China Harbor isimli şirketin, daha önce Hayfa’daki rafineri limanı ihalesinden “ulusal güvenlik gerekçesiyle çıkarıldığı” belirtildi. Şirketin buna karşı yargıya başvurduğu, ancak Tel Aviv Bölge Mahkemesi’ndeki hâkimin “şikâyeti reddetmeye hazırlandığını” ifade etmesi üzerine şirketin başvuruyu geri çektiği aktarıldı.

Enerji sektöründe daha önceki çin katılımları

Haberde, China Harbor’ın enerji alanındaki ilk girişiminin bu olmadığı, daha önce Kesem enerji santralinin inşasında da yer aldığı hatırlatıldı. O dönemde, Ulusal Güvenlik Konseyi’nin projede bir sorun görmediği, ilgili kamu kurumunun, “yabancı şirketin santrali kurup işletmediğini, yalnızca yüklenici olarak sınırlı kapsamda çalıştığını” belirttiği ifade edildi.

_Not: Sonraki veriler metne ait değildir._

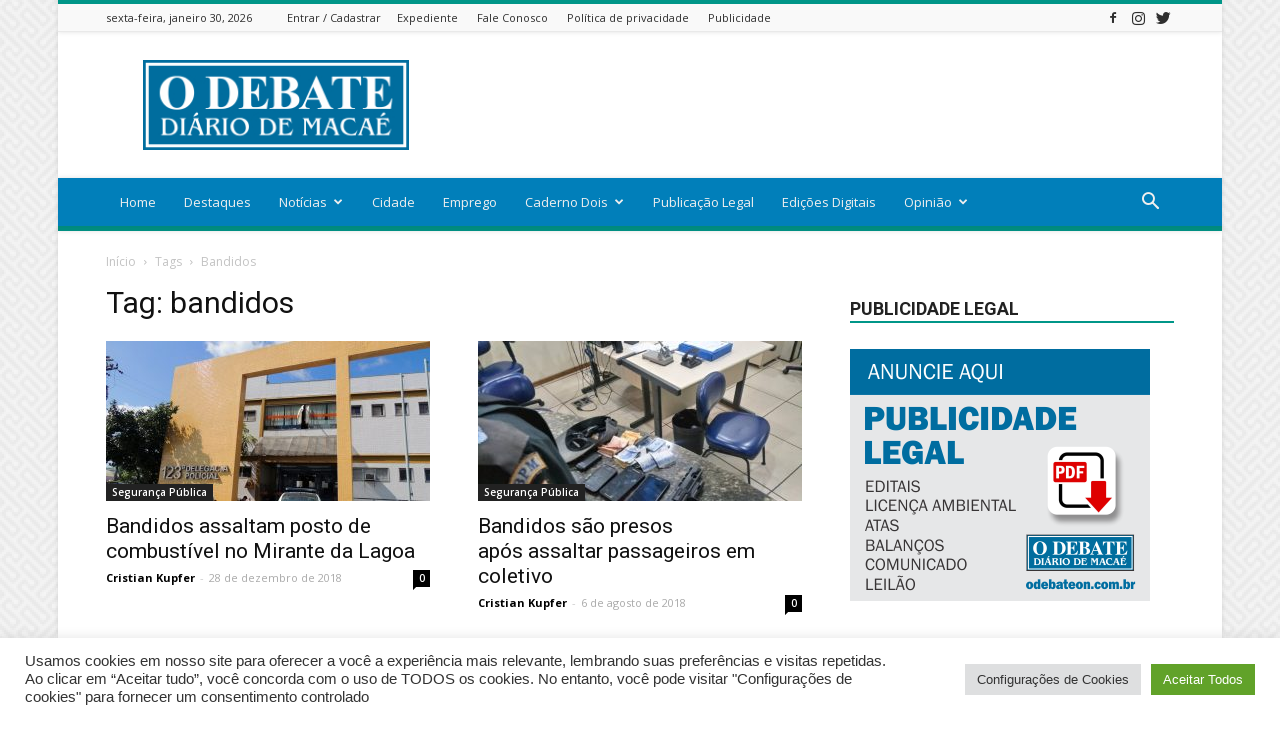

--- FILE ---
content_type: text/html; charset=utf-8
request_url: https://www.google.com/recaptcha/api2/aframe
body_size: 268
content:
<!DOCTYPE HTML><html><head><meta http-equiv="content-type" content="text/html; charset=UTF-8"></head><body><script nonce="ijFd0A2RyMGI8ZY4FrFjMg">/** Anti-fraud and anti-abuse applications only. See google.com/recaptcha */ try{var clients={'sodar':'https://pagead2.googlesyndication.com/pagead/sodar?'};window.addEventListener("message",function(a){try{if(a.source===window.parent){var b=JSON.parse(a.data);var c=clients[b['id']];if(c){var d=document.createElement('img');d.src=c+b['params']+'&rc='+(localStorage.getItem("rc::a")?sessionStorage.getItem("rc::b"):"");window.document.body.appendChild(d);sessionStorage.setItem("rc::e",parseInt(sessionStorage.getItem("rc::e")||0)+1);localStorage.setItem("rc::h",'1769812363193');}}}catch(b){}});window.parent.postMessage("_grecaptcha_ready", "*");}catch(b){}</script></body></html>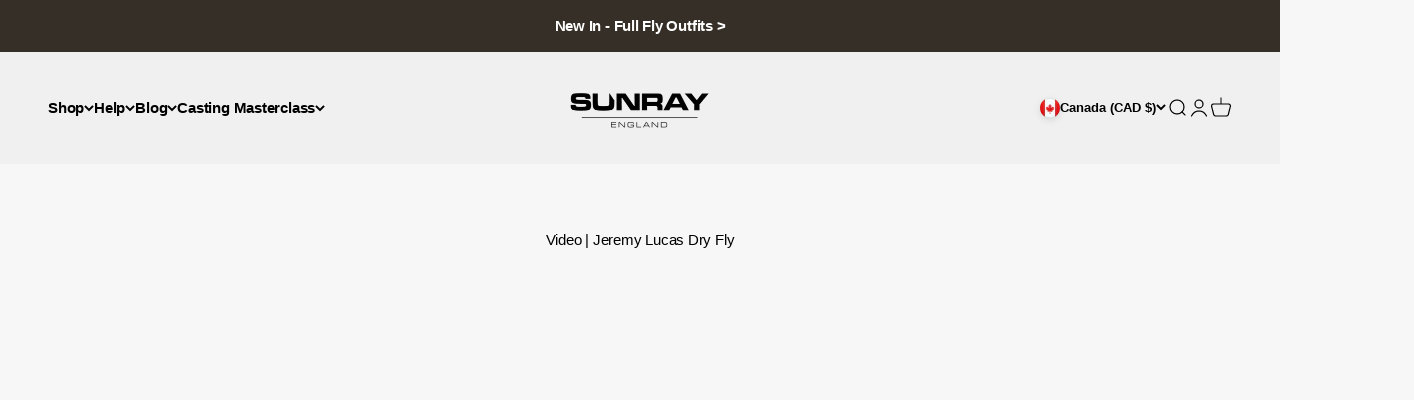

--- FILE ---
content_type: text/json
request_url: https://conf.config-security.com/model
body_size: 87
content:
{"title":"recommendation AI model (keras)","structure":"release_id=0x79:51:54:31:52:6a:5e:7a:44:77:56:7d:5c:24:35:45:77:36:45:29:79:45:70:26:79:76:21:28:7b;keras;c94nazlurychvr6llr3l7hxs4w1mxwkeqf56dnoihzn7j3if8qnxwmiaerbuoc511eaylpjj","weights":"../weights/79515431.h5","biases":"../biases/79515431.h5"}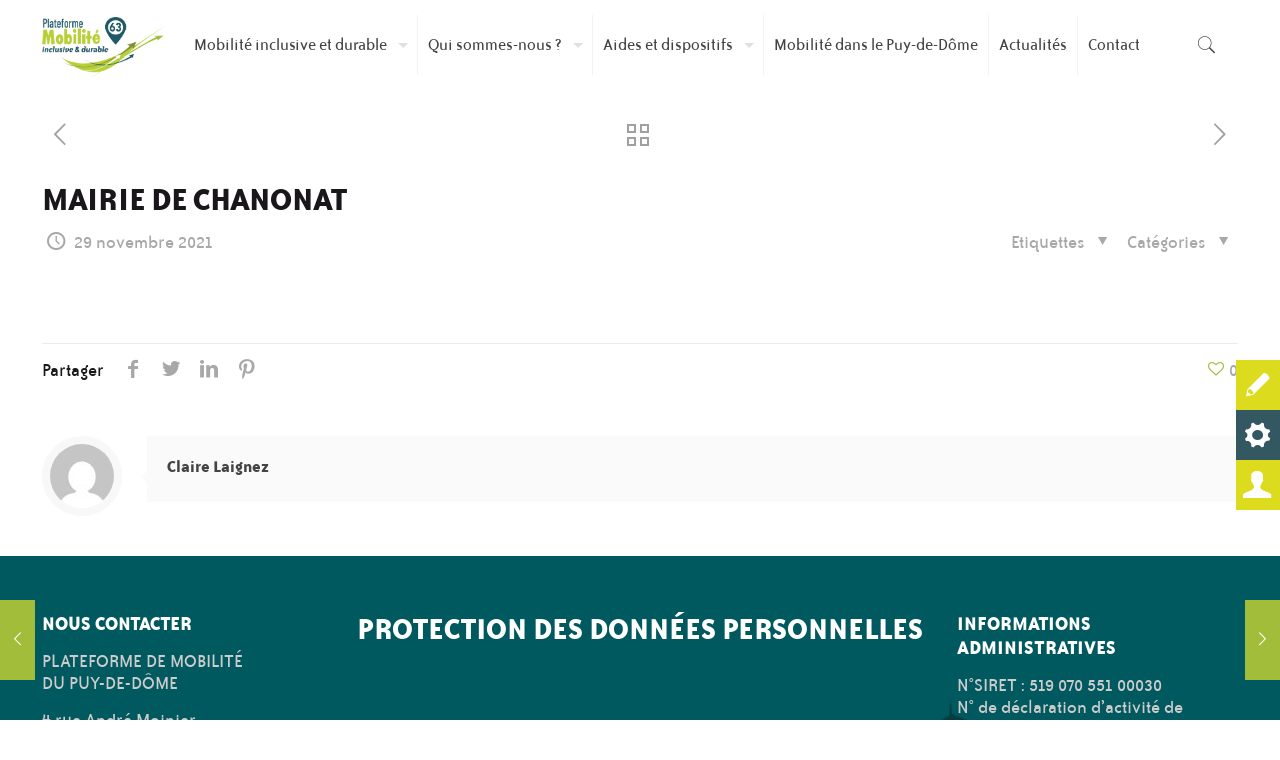

--- FILE ---
content_type: text/css
request_url: https://pfmobilite.fr/wp-content/themes/betheme-child/style.css?ver=6.9
body_size: 6096
content:
/*
Theme Name: Plateforme Mobilité 63
Theme URI: https://www.sas-communication.fr
Author: SAS Communication
Author URI: https://www.sas-communication.fr
Description: Thème enfant pour Plateforme Mobilité 63
Template: betheme
Version: 1.6.2
*/

/* ===================================================
===================== HEADER =========================
=================================================== */
#Header{
	background-color: white!important;
}
.logo{
	margin-left: 0!important;
}
#menu ul li:last-of-type a{
	padding-right: 0!important;
}

/* ===================================================
===================== GENERAL ========================
=================================================== */
#Content .one.column_column{
	width: 98%!important;
	margin: 0 1% 40px!important;
}

.dark-column{
	background-color: #085a64;
	width: 100%!important;
	margin: 0!important;
	padding-top: 20px;
}
/* TYPOS */
body, h1, h2, h3, h4, h5, h6{
	color: #1A171B;
}
h1,
h2,
textarea{
	text-transform: uppercase;
}
.page-title h1{
	margin-bottom: 0;
	font-size: 140px;
	line-height: 85px;
	color: white;
}
h2.chiffres{
	font-size: 65px!important;
	margin: 20px 0;
}
#menu ul li a{
	font-size:18px;
}
#Top_bar .menu li ul li {
    width: 250px;
}

.st17,
.st18 {
    display:none;
}

/* ===================================================
===================== ACCUEIL ========================
=================================================== */
#chiffres-cles .one-sixth.column p{
	font-size: 20px;
}
.news-title h3{
	margin-bottom: 0;
	line-height: 40px;
}
.news-form{
	width: 100%;
	display: flex;
	align-items: center;
}
.news-form .your-email{
	width: 50%;
	margin-right: 10px;
}
.news-form .your-email input{
	height: 40px;
	border-radius: 20px;
	padding-left: 20px;
	border: none!important;
	background-color: #085a64;
	color: white;
}
.news-form .your-email input:focus{
	background-color: #085a64!important;
}
.news-form input.wpcf7-submit{
	width: 40px;
	height: 40px;
	border-radius: 20px;
	padding: 0!important;
	background-color: #085a64;
}
.image_frame, .wp-caption {

    border-width: 0px;
}
.blog_wrapper .post-meta .author,
.blog_wrapper .post-meta .date i,
.blog_wrapper .post-meta .date .label,
.blog_wrapper .post-footer .button-love,
.blog_wrapper .post-footer i,
.blog_wrapper .post-footer .post-comments{
	display:none;
}
.blog_wrapper .post-footer .post-links{
	width:100%;
	text-align:center;
	float:none;
	padding-left:0;
	border:none;
}
.blog_wrapper .post-footer .post-links .post-more{
	color: #fff;
    background-color: #005860;
    padding: 5px 20px;
    border-radius: 20px;
    text-transform: uppercase;
	border:1px solid #005860;
	transition:all .3s ease;
}
.blog_wrapper .post-footer .post-links .post-more:hover{
	text-decoration:none;
	color: #005860;
    background-color: #fff;
}
.blog_wrapper .post-footer{
	margin-bottom:20px;
}
/* ===================================================
===================== CONTACT ========================
=================================================== */
.contact-infos p:before{
	content: ' ';
	display: inline-block;
	height: 20px;
	background-repeat: no-repeat;
	background-position: center center;
	position: relative;
	left: -5px;
	top: 5px;
}
p.adresse{
	text-indent: -14px;
}
.contact-infos .adresse:before{
	background-image: url('/wp-content/uploads/2021/05/contact-adresse.svg');
	width: 14px;
}
p.telephone,
p.mail{
	text-indent: -20px;
}
.contact-infos .telephone:before{
	background-image: url('/wp-content/uploads/2021/05/contact-tel.svg');
	width: 20px;
}
.contact-infos .mail:before{
	background-image: url('/wp-content/uploads/2021/05/contact-mail.svg');
	width: 20px;
}
.contact-form p{
	text-align: center;
}
.contact-form .wpcf7-form-control-wrap{
	margin: 0 0.5% 1% 0.5%;
}
.contact-form .wpcf7-form-control-wrap input,
.contact-form .wpcf7-form-control-wrap textarea{
	border-radius: 20px;
	border-color: #085a64;
	padding-left: 20px;
}
.contact-form .wpcf7-form-control-wrap:not(.textarea){
	width: 49%;
	float: left;
}
.contact-form .wpcf7-form-control-wrap.textarea{
	width: 99%;
}
.contact-form .wpcf7-submit{
	background-color: #085a64!important;
}

/* ===================================================
===================== FOOTER =========================
=================================================== */

/* ========== WIDGETS ========== */
#Footer a{
	color: #cccccc;
}
#Footer a:hover{
	color: white;
}

/* ========== COPYRIGHT ========== */
#Footer{
	background-color: #003f41;
}
.footer_copy{
	border: none!important;
}
.copyright{
	display: flex;
	align-items: center;
	font-size: 13px;
}
.copyright a{
	margin-left: 5px;
	margin-bottom: -5px;
}
.copyright #sas {
	width: 121px;
}
.copyright #sas path{
	fill: #cccccc;
	transition: all .25s ease;
}
.copyright a:hover #sas path{
	fill: white;
}

.form-mobilite label{
	width: 80%;
    font-size: 24px;
    margin: 0 auto;
    padding: 10px 38px;
    text-transform: uppercase;
}
.form-mobilite select,
.form-mobilite input{
	width: 80%;
    line-height: 42px;
    font-size: 30px;
    margin: 0 auto;
    border-radius: 50px;
    padding: 10px 38px;
}
.form-mobilite input[type="submit"]{
	width: 80%;
    line-height: 42px;
    font-size: 30px;
    margin:20px auto !important;
    border-radius: 50px;
    padding: 10px 38px;
    display: block;
}
#button-icon1,
#button-icon2,
#button-icon3,
#button-icon4,
#button-icon5,
#button-icon6{
	cursor:pointer;
}
.header-form{
	background-image:url('/wp-content/uploads/2021/10/background-aides-et-dispositifs-1.png');
	padding:30px 0;
	color:#fff !important;
}
.header-form h1{
	color:#fff !important;
}
.header-form .elementor-element-3683335{
	text-align: center;	
}
.elementor-section .elementor-container{
	display: flex;
}
.elementor-column.elementor-col-50, .elementor-column[data-col="50"] {
    width: 50%;
    padding: 15px;
}
.elementor-widget-wrap {
    position: relative;
    width: 100%;
    -ms-flex-wrap: wrap;
    flex-wrap: wrap;
    -ms-flex-line-pack: start;
    align-content: flex-start;

}
.elementor-element-11589a8 img{
    max-width: 100%;
    height: auto;
}
.elementor-element.elementor-element-355d4f0{
	padding:10px;
}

Çin’in desteğiyle tamamlanan diğer stratejik altyapılar arasında, Şubat 2025’te faaliyete geçen, “2 milyar şekellik Kochav Hayarden pompalı depolama santrali” de yer alıyor. Bu projenin yüklenicisi ve inşaat firmasının PowerChina olduğu aktarıldı. Ayrıca PMEC’in, Mivtach Şamir ve Rapac ile birlikte Alon Tavor enerji santralinde “yüzde 33,3 paya sahip olduğu” belirtildi.

“Küresel Çin tehdidi değerlendirmeleriyle çelişen bir durum”

Globes’un aktardığına göre, tüm bu gelişmeler, “Çin tehdidinin dikkate alındığı küresel eğilimle çelişiyor.”

Yaklaşık bir ay önce ABD’de yayınlanan CBS “60 Minutes” programında, ABD Siber Komutanlığı eski başkanı ve Ulusal Güvenlik Ajansı’nın eski direktörü Orgeneral Tim Haugh’un, Çin’in “sadece ABD ordusunu ve sanayisini değil, Amerikalıları kendi evlerinde de hedef aldığı” yönündeki uyarısı hatırlatıldı. Haugh, “Çin devlet şirketlerinin ABD’de enerji santrallerinden su arıtma tesislerine, hastanelerden medya kuruluşlarına kadar çeşitli altyapılarda bulunduğunu” ifade etti.

İsrail Enerji Bakanlığı’nın yanıtı

Enerji ve Altyapı Bakanı Eli Cohen’in geçtiğimiz hafta, Çin’le ilgili bir soru önergesine yanıt verdiği aktarıldı. Cohen, “İsrail’in rekabeti önceleyen serbest piyasa ekonomisi olduğunu ve altyapı tesislerinin inşasında tüm taraflarla çalıştıklarını” belirtti. Bakanın yanıtında “Çin” kelimesinin geçmediği kaydedildi.

Cohen ayrıca, “spesifik bir ülke belirtmeden, Ulusal Güvenlik Konseyi bünyesinde yabancı yatırımları inceleyen bir birim bulunduğunu, güvenlik açısından risk görülen durumlarda projelerin bu birime yönlendirildiğini” ifade etti.

Bakan, “enerji santrallerinin stratejik öneme sahip olduğunu ve bu nedenle tüm taleplerin konseye iletilerek incelendiğini; geçmişte bazı şirket ve proje başvurularının bu çerçevede durdurulduğunu” belirtti.